The Attempt at a Solution

I understand that the determinant represents the set of points, x in R_k which lies in the hyper plane passing through the points p1, p2...p_k. I also know, that if the determinant is non zero, and the sign is opposite for two choice of x, then they must be on different side of the hyper plane.

However, i am not too sure how can i prove this. My first thought is that this looks like the determinant to a Jacobian, but can't proceed much beyond that.

Any hints and helps is appreciated. Thanks.

 

[HallsofIvy]

Since the problem asks specifically about the cases k= 2 and k= 3 did you look at them? Often when a problem asks about "2" and "3" and then "n", the first two are intended as a hint.

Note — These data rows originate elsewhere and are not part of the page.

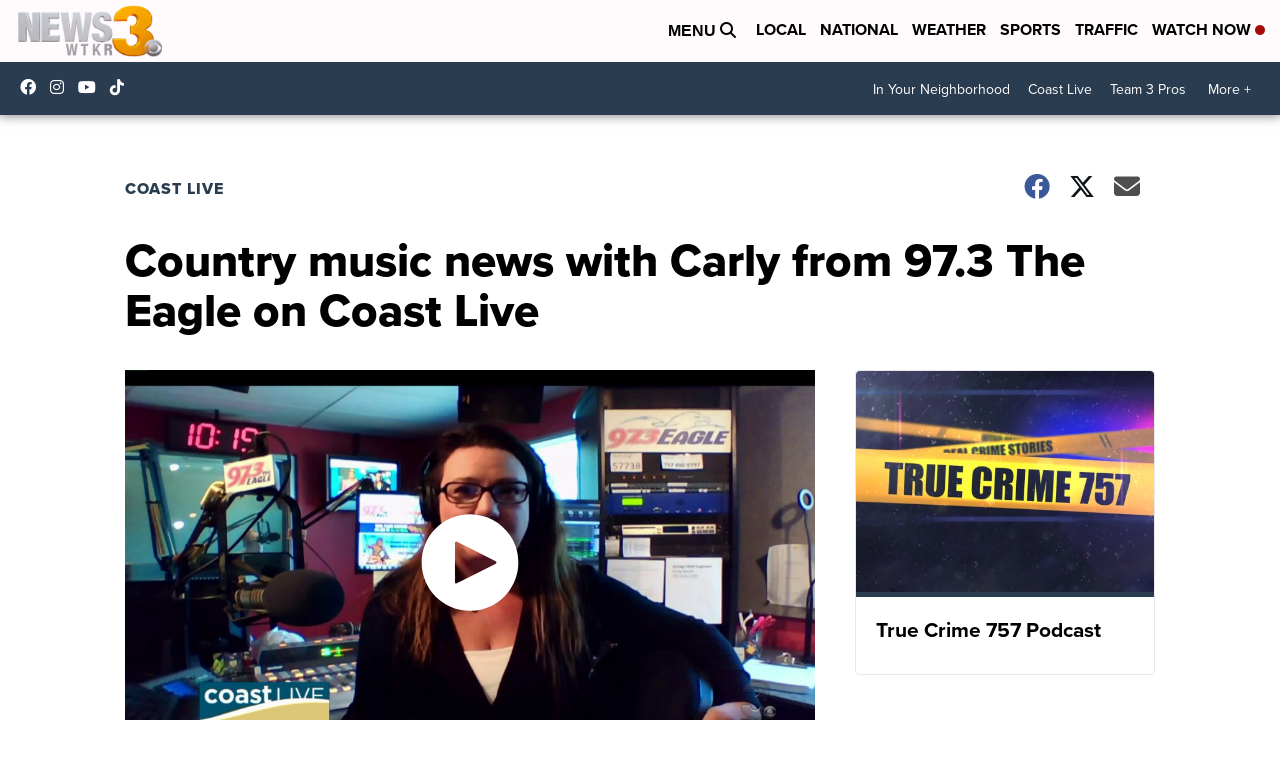

--- FILE ---
content_type: application/javascript; charset=utf-8
request_url: https://fundingchoicesmessages.google.com/f/AGSKWxVLX8HMEu0aCST87ZmOCz-G_jayxruJtzA5IeaNDLGj_bZ21F3l0GnZG4hg3yx4eA6j-EXtoXA3RUY3Rrrn5s5_E39qschDSis4Rw27ddK6o9Uc-jTiCDTPAXFrKPyrFSB1_FzutjxctfBWKGyvxRyXWavouALHqfR-LNx5PqGpgFv7oYOvGEMN4Xr6/_/files/ads--adsense2./mainpagepopupadv1./adbytes./adfoxLoader_
body_size: -1290
content:
window['ee7b4421-0ff6-444f-900c-56fd0cbc16dc'] = true;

With k= 2, this equation becomes
$$\left|\begin{array}{ccc}1 & 1 & 1 \\ x & p_{1x} & p_{2x} \\ y & p_{1y} & p_{2y}\end{array}\right|= \left|\begin{array}{cc}p_{1x} & p_{2x} \\ p_{1y} & p_{2y}\end{array}\right|- \left|\begin{array}{cc}x & p_{2x} \\ y & p_{2y} \end{array}\right|+ \left|\begin{array}{cc}x & p_{1x} \\ y & p_{1y}\end{array}\right|$$
where I have expanded by the first row.
You can continue but it should be obvious that you will have a linear equation in x and y- the equation of a line.

Similarly, in three dimensions, expanding by the first row gives you numbers multiplying in x, y, and z, again a linear equation. That will be the equation of a plane.

Since there is only one "x" in the determinant, no matter what k is that reduces to a linear equation in the k components of x so gives a k-1 dimensional linear manifold, a "hyperplane" as you titled this thread. (But not necessarily a subspace. The set will contain the origin only if the determinant of the given "p"s is 0.)

 

[Harmony]

[PLAIN]http://img823.imageshack.us/img823/1883/questiona.png

Thanks for your help. I am stuck with the next part of the question though. I know that a and b will lies on the different side of the line/plane/hyper plane, but I am not too sure how to provide a rigorous proof for that...